## Aim 1
Copy the "We Were Soldiers Too" text word for word.

--- Text passage ---

We Were Soldiers Too

Ground zero for a nuclear war was just over an hour northeast of Frankfurt, Germany. The small town of Fulda is nestled at the base of a natural gap in the hilly wooded terrain of West Germany and was a corridor between East and West Germany. Referred to as the Fulda Gap, this corridor was very likely the path the Warsaw forces and the Soviet Union would have taken to invade Europe.

This was the most logical and practical path for an invasion. It was the best location, by all accounts, for the Soviets to send their mechanized units through quickly to conquer Frankfurt, the capital and financial center of West Germany and Europe beyond.

European leaders were shocked at how quickly Hitler had been able to conquer Europe during World War II. To calm these fears and assure them that the United States would not abandon them at the conclusion of the war, the U.S. maintained a significant military force in West Germany for the duration of the Cold War.

---

## Aim 2
In the records, from the line containing "What is the" through the end of the records, switch "ceiling" to "roof" and leave everything else as it is. Give back only those lines.

--- Given entries ---

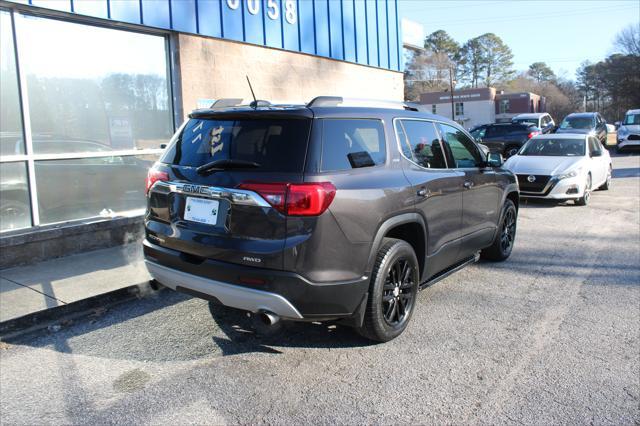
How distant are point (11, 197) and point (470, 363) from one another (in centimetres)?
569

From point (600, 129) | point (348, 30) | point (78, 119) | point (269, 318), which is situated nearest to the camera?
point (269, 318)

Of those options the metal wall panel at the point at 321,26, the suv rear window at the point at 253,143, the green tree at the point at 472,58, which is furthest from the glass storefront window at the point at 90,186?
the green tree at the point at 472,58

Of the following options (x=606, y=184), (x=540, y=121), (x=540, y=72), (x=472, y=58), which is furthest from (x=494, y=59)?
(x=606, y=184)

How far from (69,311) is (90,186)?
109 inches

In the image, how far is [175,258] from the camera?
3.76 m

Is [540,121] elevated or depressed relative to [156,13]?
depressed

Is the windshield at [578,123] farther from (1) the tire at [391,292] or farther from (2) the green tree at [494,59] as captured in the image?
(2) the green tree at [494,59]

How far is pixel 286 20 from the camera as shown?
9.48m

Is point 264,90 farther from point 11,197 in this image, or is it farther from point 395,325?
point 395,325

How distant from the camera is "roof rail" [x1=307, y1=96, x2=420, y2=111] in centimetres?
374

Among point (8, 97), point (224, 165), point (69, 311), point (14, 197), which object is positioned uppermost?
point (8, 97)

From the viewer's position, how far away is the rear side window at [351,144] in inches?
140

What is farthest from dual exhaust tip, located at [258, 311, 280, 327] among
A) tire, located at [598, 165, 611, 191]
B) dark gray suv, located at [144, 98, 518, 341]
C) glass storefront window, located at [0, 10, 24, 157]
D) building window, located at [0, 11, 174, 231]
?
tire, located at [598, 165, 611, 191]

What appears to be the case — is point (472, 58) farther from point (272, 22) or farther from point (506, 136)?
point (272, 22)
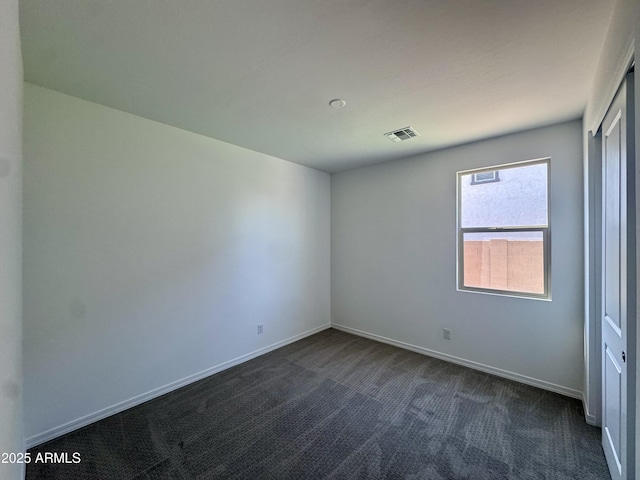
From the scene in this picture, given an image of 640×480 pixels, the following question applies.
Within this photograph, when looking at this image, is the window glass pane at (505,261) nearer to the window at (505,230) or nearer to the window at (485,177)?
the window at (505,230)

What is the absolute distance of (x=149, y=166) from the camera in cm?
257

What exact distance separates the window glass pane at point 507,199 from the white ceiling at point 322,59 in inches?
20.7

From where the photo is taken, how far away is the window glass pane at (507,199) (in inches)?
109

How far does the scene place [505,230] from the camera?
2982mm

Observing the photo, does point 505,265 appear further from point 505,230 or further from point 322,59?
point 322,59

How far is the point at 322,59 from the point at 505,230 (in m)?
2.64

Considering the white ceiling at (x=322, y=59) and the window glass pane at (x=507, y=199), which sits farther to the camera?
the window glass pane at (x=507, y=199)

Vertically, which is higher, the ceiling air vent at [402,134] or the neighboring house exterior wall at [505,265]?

---

## Correct output 1
We Were Soldiers Too

Ground zero for a nuclear war was just over an hour northeast of Frankfurt, Germany. The small town of Fulda is nestled at the base of a natural gap in the hilly wooded terrain of West Germany and was a corridor between East and West Germany. Referred to as the Fulda Gap, this corridor was very likely the path the Warsaw forces and the Soviet Union would have taken to invade Europe.

This was the most logical and practical path for an invasion. It was the best location, by all accounts, for the Soviets to send their mechanized units through quickly to conquer Frankfurt, the capital and financial center of West Germany and Europe beyond.

European leaders were shocked at how quickly Hitler had been able to conquer Europe during World War II. To calm these fears and assure them that the United States would not abandon them at the conclusion of the war, the U.S. maintained a significant military force in West Germany for the duration of the Cold War.

## Correct output 2
What is the absolute distance of (x=149, y=166) from the camera in cm?
257

What exact distance separates the window glass pane at point 507,199 from the white roof at point 322,59 in inches?
20.7

From where the photo is taken, how far away is the window glass pane at (507,199) (in inches)?
109

How far does the scene place [505,230] from the camera?
2982mm

Observing the photo, does point 505,265 appear further from point 505,230 or further from point 322,59?
point 322,59

How far is the point at 322,59 from the point at 505,230 (in m)?
2.64

Considering the white roof at (x=322, y=59) and the window glass pane at (x=507, y=199), which sits farther to the camera?
the window glass pane at (x=507, y=199)

Vertically, which is higher, the roof air vent at [402,134] or the neighboring house exterior wall at [505,265]?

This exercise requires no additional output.